Technical analysis of XAUUSD
Gold has held since yesterday’s open near areas familiar from the end of last week as the dollar remains fairly weak but shares around the world have generally made some gains. Yesterday’s larger than expected increase in Chinese exports has helped to drive risk appetite higher. This technical analysis of XAUUSD looks at the four-hour chart plus the chart of futures and annual data for futures on the yellow metal.
High resistance for gold remains the latest all-time high around $2,072, while a more immediate area of focus on this timeframe is the psychological zone around $2,000. The primary support here seems to be the lower psychological area around $1,900.
Technical indicators on XAUUSD H4
Moving averages give a weak sell signal, with each of the 50, 100 and 200 SMAs successively above slower lines but very close together. The death cross of the 100 and 200 SMAs is visible at the very start of September last week. The main focus from moving averages in the near future is likely to be the value area between the 100 and 200 SMAs.
There’s currently no indication of saturation from either Bollinger Bands (50, 0, 2) or the slow stochastic (15, 5, 5). The latter at about 37 is slightly closer to neutral than oversold. Several spikes in buying volume have occurred since the start of August, most notably on 27 August during Dr Jerome Powell’s opening comments at the virtual Jackson Hole symposium.
Price action and Fibonacci
Price action generally indicates reluctance to move outside the range between $1,900 and $2,000. We can observe fairly sudden retracements whenever these areas were tested during most of August. Gold has been more-or-less static on this timeframe in September so far, especially compared to the clear trending movements of the second quarter of 2020.
The 23.6% daily Fibonacci retracement area is the clearest resistance from Fibonacci, coming not far below $2,000. This was the upper limit of the sudden gains in the afternoon GMT of 27 August. To the downside, the 38.2% daily Fibonacci retracement is also a significant zone of support which price is currently testing. If this test fails, the 61.8% line from the daily fan might be more prominent as immediate support in the second half of the week.
Futures on gold
The picture from futures (COMEX, continuous with current contract at front) is basically similar to that of the spot CFD on gold-dollar. We can observe much the same recent movements, notably the high short-term volatility on 27 August. The main difference on this chart is much higher volume of selling, to the tune of more selling than buying in September so far, the opposite of the situation for the spot CFD. This could indicate a downward movement by gold over the next few days.
Annual futures on the NYMEX display a small contango, basically a normal situation for commodities. The 14-month difference is now about 2.5%, suggesting that the information available to participants has been priced in and calling into question the signal from volumes on the chart of futures above.

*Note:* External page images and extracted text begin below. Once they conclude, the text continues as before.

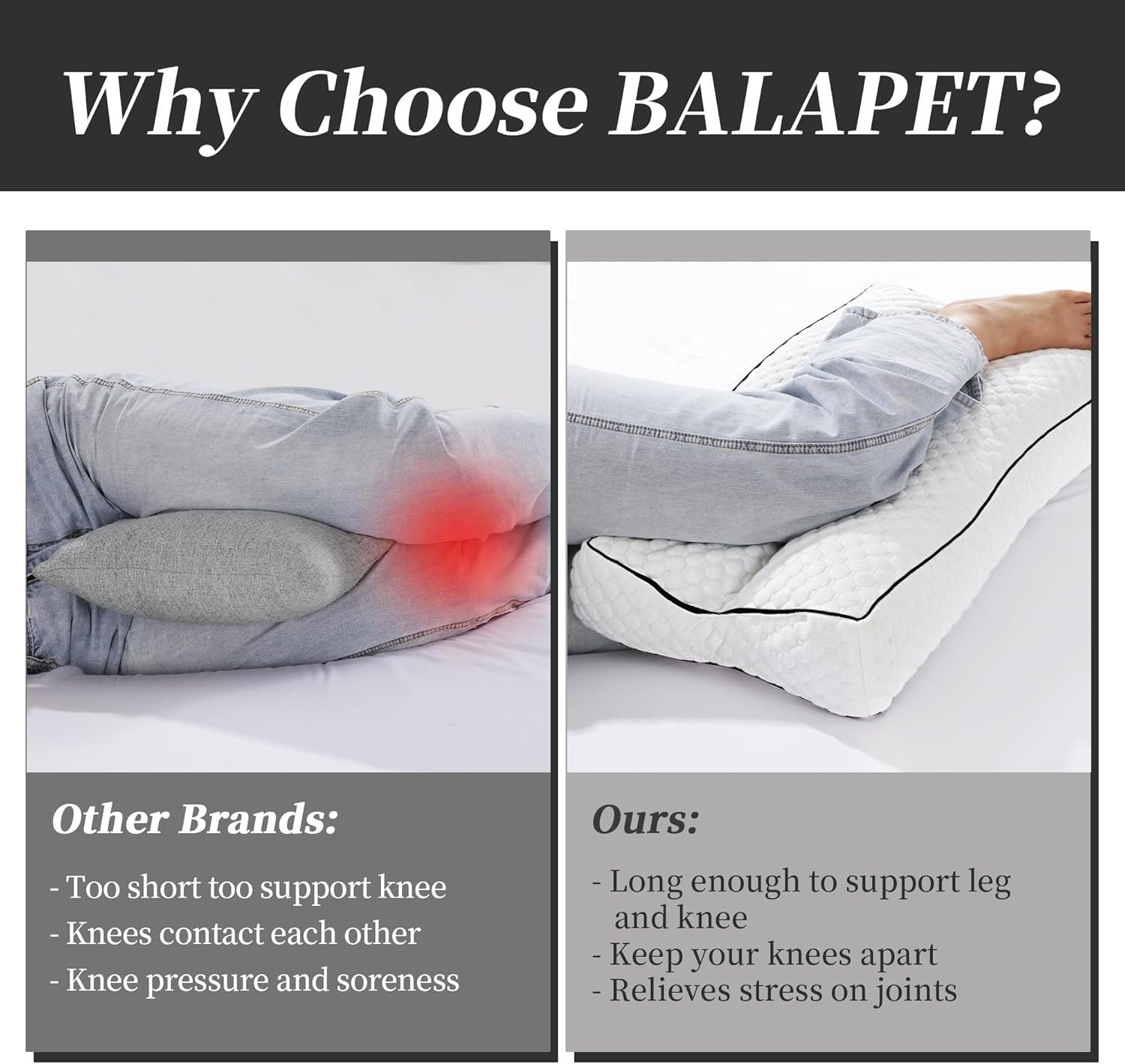 Why Choose BALAPET?

Other Brands:

- Too short too support knee
- Knees contact each other
- Knee pressure and soreness

Ours:

- Long enough to support leg and knee
- Keep your knees apart
- Relieves stress on joints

The next important news that might cause a readjustment of the prices here is American annual inflation and annual core inflation at 12.30 GMT on Friday. Other fundamentals to be watched include the inverse correlation with the dollar and of course sentiment based on economic recovery and major stock markets.
Technical analysis of XAUUSD: summary
The technical picture for gold is overall slightly negative but there’s no indication at the time of writing of a break below $1,900. How the current test of the 38.2% daily Fibonacci retracement area resolves is likely to be of critical importance for the next few days’ trading.